* [Supplied text]:
----------------------------------------
Senate Majority Leader Chuck Schumer, D-N.Y., and House Speaker Mike Johnson, R-La., listen during remarks at a Capitol Menorah lighting ceremony at the U.S. Capitol on Dec. 12, 2023, in Washington, D.C.Anna Moneymaker/Getty Images

Congress faces a new year with the same old problems.

When lawmakers return to Washington next week, they’ll have to finish what they started last year.

“The aversion to some about end-of-year packages have now made those end-of-year packages beginning-of-year packages, when the politics is worse across America, when the timeline is more constrained,” Rep. Patrick McHenry, R-N.C., told reporters before the House ended its first legislative session of the 118th Congress.

Lawmakers left for the holidays without agreeing on topline spending numbers for government funding bills ahead of Jan. 19 and Feb. 2 deadlines. They also punted a $100 billion-plus emergency national security package with critical aid to Ukraine and Israel as well as money for the Indo-Pacific and humanitarian efforts in Gaza with a bipartisan deal on immigration reform and border security. 

The House and Senate will have less than two legislative weeks before the first set of funding deadlines hits. The Republican-led House has passed seven partisan spending bills — some without a single Democratic vote, while others garnered support from one, two or as many as four Democrats.

Speaker Mike Johnson, R-La., has promised that House Republicans will not take up another short-term funding extension and that if Congress needs to rely on another continuing resolution it would run through the end of the fiscal year, which would trigger an automatic 1% across-the-board spending cut.

The Senate Appropriations Committee passed all 12 spending bills out of committee with bipartisan support, but only three cleared the entire Democratic-led chamber.

Sen. John Kennedy, R-La., an appropriator, said he believes lawmakers would need at least 30 days to tackle spending issues in the new year.

“We could do it in less, but it would require people to work nights and weekends, which I’m willing to do, but that never seems to happen around this place,” Kennedy said.

He predicted Congress will either have to pass an omnibus, a massive bill that encompasses all 12 spending bills, or a continuing resolution, which would continue funding the government at current levels.

“If I were betting between the omnibus and the CR, I would bet on the CR right now,” Kennedy told reporters in a mid-December interview. “Now that doesn’t mean that’s what I prefer, but if you ask me the odds, I would say if it comes down to omnibus or CR, CR wins.”

McHenry, who served as interim speaker during the three weeks House Republicans remained politically paralyzed while attending to the leadership battle royale sparked by the historic ouster of Kevin McCarthy, said the two fast-approaching government funding deadlines is “where the deal-making could occur” in terms of knocking out languishing priorities.

After that, the must-pass pressure naturally dies down.

“Once we get through the omni, it’s going to be a much better political environment,” the retiring 10-term lawmaker predicted.

The House will also continue investigating President Joe Biden and his family’s business dealings as the Republican Conference moves ever closer to impeaching the president in an election year. House Republicans believe they have the votes to hold the president’s son, Hunter Biden, in contempt of Congress for defying a subpoena for testimony last month.
----------------------------------------
* [Records]:

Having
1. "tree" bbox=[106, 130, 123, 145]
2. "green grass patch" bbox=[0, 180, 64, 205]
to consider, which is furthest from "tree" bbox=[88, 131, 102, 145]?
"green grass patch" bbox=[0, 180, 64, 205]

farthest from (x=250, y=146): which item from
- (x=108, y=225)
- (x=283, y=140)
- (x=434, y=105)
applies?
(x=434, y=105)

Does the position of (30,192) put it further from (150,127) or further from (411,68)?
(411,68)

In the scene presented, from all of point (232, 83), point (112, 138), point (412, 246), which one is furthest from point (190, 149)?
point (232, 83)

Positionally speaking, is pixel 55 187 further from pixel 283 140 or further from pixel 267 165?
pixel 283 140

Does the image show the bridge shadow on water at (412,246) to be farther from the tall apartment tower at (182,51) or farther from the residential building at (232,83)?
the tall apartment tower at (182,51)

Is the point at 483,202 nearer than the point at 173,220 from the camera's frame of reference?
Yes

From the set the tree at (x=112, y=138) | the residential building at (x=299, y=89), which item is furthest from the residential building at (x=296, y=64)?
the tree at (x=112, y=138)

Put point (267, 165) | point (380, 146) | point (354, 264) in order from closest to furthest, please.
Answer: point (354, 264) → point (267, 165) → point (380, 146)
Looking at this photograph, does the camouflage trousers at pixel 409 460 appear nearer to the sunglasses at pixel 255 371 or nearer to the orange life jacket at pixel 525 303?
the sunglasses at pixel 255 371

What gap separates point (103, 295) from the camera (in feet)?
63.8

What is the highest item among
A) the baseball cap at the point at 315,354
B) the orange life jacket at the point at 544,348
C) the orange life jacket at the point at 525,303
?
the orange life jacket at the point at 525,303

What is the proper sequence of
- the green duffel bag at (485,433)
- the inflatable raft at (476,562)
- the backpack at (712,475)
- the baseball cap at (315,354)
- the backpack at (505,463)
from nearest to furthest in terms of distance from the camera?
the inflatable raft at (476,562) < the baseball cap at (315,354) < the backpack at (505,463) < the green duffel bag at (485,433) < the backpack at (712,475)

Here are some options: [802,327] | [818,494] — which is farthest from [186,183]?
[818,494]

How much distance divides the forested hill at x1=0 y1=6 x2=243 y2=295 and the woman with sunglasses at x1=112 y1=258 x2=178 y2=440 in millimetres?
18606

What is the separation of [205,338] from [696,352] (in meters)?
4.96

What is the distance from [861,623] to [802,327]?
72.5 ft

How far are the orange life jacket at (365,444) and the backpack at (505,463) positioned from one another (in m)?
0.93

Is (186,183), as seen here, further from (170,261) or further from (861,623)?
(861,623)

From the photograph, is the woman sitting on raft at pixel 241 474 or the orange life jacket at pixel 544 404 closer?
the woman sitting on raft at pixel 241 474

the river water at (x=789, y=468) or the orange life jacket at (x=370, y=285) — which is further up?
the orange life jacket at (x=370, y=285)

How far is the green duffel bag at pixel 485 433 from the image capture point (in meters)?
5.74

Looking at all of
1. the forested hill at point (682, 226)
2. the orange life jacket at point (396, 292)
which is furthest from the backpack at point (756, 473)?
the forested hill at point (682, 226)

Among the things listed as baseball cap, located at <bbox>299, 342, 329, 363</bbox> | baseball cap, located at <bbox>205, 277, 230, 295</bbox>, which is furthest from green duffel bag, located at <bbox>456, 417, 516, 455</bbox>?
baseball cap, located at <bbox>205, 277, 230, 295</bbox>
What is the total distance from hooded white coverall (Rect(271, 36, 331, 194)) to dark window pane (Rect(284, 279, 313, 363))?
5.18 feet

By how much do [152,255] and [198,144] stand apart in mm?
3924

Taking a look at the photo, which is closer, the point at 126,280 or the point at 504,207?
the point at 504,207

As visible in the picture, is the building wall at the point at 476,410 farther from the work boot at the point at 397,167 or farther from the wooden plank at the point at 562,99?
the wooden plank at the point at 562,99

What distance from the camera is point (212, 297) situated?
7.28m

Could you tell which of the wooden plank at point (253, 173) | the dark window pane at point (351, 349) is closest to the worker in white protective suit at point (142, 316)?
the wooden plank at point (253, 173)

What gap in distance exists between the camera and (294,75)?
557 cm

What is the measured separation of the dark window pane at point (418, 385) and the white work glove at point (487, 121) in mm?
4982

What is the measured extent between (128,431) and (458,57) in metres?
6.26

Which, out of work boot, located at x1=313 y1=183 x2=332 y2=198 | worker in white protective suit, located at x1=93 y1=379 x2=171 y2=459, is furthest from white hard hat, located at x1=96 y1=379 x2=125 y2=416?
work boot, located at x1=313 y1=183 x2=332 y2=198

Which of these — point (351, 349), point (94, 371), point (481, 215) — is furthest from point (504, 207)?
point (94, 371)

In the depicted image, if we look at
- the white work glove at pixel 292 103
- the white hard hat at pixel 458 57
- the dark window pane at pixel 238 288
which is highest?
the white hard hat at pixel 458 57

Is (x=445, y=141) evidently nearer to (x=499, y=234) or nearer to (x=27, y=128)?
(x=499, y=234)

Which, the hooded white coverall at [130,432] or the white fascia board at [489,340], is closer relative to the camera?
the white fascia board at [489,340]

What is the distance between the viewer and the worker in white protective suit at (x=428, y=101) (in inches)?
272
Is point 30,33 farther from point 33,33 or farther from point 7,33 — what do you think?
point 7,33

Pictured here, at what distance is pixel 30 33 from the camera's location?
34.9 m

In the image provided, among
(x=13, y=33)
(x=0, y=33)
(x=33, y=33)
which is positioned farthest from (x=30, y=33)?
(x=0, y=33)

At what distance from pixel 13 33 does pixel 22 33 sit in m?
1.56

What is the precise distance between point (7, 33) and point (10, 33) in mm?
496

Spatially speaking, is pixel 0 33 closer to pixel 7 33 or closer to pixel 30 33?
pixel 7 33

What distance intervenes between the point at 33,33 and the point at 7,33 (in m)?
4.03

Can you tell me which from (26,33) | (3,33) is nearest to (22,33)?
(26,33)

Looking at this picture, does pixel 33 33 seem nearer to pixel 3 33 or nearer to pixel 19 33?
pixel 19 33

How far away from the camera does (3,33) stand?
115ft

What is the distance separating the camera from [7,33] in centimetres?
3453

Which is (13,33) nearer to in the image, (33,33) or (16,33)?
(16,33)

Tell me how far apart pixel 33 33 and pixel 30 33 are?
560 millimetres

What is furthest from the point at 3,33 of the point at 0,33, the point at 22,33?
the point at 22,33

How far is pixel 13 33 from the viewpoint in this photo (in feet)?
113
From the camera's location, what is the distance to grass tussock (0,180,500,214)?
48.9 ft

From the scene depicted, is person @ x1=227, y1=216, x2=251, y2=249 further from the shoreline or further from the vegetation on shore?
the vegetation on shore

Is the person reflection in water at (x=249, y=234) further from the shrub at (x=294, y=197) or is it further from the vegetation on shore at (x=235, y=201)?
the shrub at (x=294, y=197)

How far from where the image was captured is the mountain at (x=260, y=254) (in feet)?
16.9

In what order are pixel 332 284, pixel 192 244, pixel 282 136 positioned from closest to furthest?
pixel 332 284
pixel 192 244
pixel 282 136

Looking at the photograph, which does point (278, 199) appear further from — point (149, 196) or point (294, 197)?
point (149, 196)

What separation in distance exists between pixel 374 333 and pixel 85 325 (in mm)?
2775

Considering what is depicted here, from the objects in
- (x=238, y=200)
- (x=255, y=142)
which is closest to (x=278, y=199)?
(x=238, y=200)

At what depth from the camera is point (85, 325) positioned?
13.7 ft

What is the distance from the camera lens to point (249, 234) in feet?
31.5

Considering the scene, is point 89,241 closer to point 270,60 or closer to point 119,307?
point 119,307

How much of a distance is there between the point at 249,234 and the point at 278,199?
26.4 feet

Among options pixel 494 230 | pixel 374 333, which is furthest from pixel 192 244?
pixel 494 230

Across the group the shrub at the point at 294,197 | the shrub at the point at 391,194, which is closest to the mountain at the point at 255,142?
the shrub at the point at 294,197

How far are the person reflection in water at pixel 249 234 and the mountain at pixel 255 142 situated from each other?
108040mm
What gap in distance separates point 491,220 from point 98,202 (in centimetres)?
----------------------------------------
* [Given instruction]: Continue the news piece above on Congress's unfinished business for the new year, picking up after its last sentence.

* [Exercise output]:
Back in the Senate, leadership left the first session of the 118th Congress expressing “hope” that the chamber will “take swift action” on a national security package early this year coupling aid for Israel and Ukraine with U.S. border security upgrades.

Senate Democrats blocked a House-passed bill with funds for Israel that were offset by IRS cuts, and Senate Republicans later blocked a national security package that didn’t include any border policy concessions. They also rejected Majority Leader Chuck Schumer’s offer to get a vote under a 60-vote threshold on any border amendment they wanted if they helped advance the package.

Schumer, D-N.Y., delayed the chamber’s holiday recess by nearly a week, hoping it would give negotiators from the Senate and White House enough time to reach an agreement on policy changes to stem the flow of migration at the southern border. Despite around-the-clock efforts to clinch a deal and no shortage of daily reports of “progress,” a bipartisan agreement has remained elusive.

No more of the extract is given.